A healthy gut microbiome may play a crucial role in protecting against severe sepsis, according to new research linking specific gut bacteria to enhanced inflammatory responses.
Sepsis, a potentially life-threatening condition, may be more prevalent in certain individuals due to underlying issues in the gut. Researchers from the Korea Research Institute of Bioscience and Biotechnology’s Infectious Disease Research Center conducted a study using female mouse models to explore the varying outcomes of sepsis among genetically similar subjects with differing gut microbiomes. The findings were published in the journal Nature.
In their study, the researchers infected the mice with Acinetobacter baumannii, a resilient bacterium known to cause sepsis. They compared groups of mice that exhibited higher and lower survival rates, focusing on differences in their gut microbiomes, bacterial concentrations in their blood and organs, and other cellular markers.
The results revealed that while some mice shared genetic similarities, those with poorer survival rates had a significantly higher concentration of Muribaculaceae bacteria in their gut. Specifically, these bacteria constituted approximately 28% of the microbiome in mice with lower survival rates, compared to just 0.15% in those that survived better.
Additionally, the mice that fared worse exhibited an early and pronounced inflammatory response, which subsequently led to increased bacterial presence in their blood, lungs, and spleen. This suggests that the composition of the microbiome may influence the immune system’s reactivity, according to the researchers.
Among the findings, one strain of bacteria, Sangeribacter muris KT1-3, was notably prevalent in the microbiomes of mice with poorer survival outcomes. When housed with KT1-3 mice, those that typically survived at higher rates experienced a dramatic drop in survival, plummeting to just 10%. This particular strain appeared to exacerbate inflammation during infections, thereby intensifying the severity of sepsis.
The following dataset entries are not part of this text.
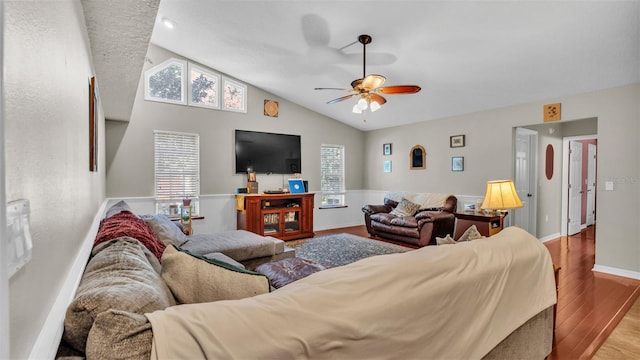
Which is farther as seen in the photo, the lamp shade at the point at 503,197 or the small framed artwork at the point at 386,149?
the small framed artwork at the point at 386,149

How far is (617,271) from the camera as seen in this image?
382 centimetres

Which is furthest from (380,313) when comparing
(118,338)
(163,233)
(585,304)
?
(585,304)

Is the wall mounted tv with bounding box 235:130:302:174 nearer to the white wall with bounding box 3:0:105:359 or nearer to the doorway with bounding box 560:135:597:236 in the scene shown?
the white wall with bounding box 3:0:105:359

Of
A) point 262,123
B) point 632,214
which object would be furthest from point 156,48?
point 632,214

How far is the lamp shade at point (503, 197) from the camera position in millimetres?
2871

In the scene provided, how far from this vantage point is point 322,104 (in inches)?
242

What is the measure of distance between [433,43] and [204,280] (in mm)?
3570

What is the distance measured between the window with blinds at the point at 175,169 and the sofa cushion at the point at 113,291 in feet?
12.7

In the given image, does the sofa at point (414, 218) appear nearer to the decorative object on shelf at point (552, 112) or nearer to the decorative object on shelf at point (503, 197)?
the decorative object on shelf at point (552, 112)

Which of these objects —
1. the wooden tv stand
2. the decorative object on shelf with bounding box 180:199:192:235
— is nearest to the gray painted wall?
the wooden tv stand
These insights indicate that the gut microbiome may provide critical signals regarding the immune system’s potential reaction prior to an infection. Dr. Andrew Fleming, section chief of Infectious Diseases & Immunology at NYU Langone Hospital, Brooklyn, noted that it has been “known for years” that gut bacteria and their toxins can enter the bloodstream during sepsis, worsening the inflammatory response to the initial infection.
Dr. Fleming, who was not involved in the study, explained that this process is particularly significant in cases of septic shock, where the intestinal wall becomes more permeable, allowing bacterial products to leak into the bloodstream. He described the interactions between the gut microbiome and the immune system as “complex and variable from person to person.”
However, he emphasized that there is increasing evidence that a diverse and healthy gut microbiome can offer protective benefits against severe sepsis. Conversely, a dysregulated microbiome, such as one significantly altered by antibiotics, can impair or exacerbate the immune response during sepsis.
Dr. Fleming likened the gut microbiome to a “living organ,” akin to the heart, kidneys, or liver, each serving multiple functions to maintain overall health. He pointed out that an unhealthy microbiome can have detrimental effects across various health issues, including the body’s response to infections.
Despite the importance of gut health, Dr. Fleming noted that there are currently fewer readily available tests to assess microbiome health compared to other organs. He urged individuals to consider their gut microbiome and take steps to maintain its health.
Antibiotic use poses significant challenges to microbiome diversity. Dr. Fleming highlighted that up to 80% of adults in the U.S. receive antibiotic prescriptions annually, with an estimated 30% deemed unnecessary, according to the CDC. He warned that antibiotics can deplete microbiome diversity, creating opportunities for harmful bacteria from the environment to thrive.
He stressed the need for a more critical approach to antibiotic use to preserve gut health and mitigate the spread of antibiotic resistance. While the study’s findings provide an intriguing foundation for further research, Dr. Fleming acknowledged some limitations. For instance, Sangeribacter muris is not typically found in humans, making it challenging to directly extrapolate the study’s findings to human subjects.
Dr. Fleming advocated for well-designed clinical trials to investigate how similar gut microbiome effects may manifest in sepsis among humans. Despite the limitations, he supports the hypothesis that maintaining a healthy gut microbiome can help regulate the immune system and reduce the risk of severe sepsis, according to Fox News.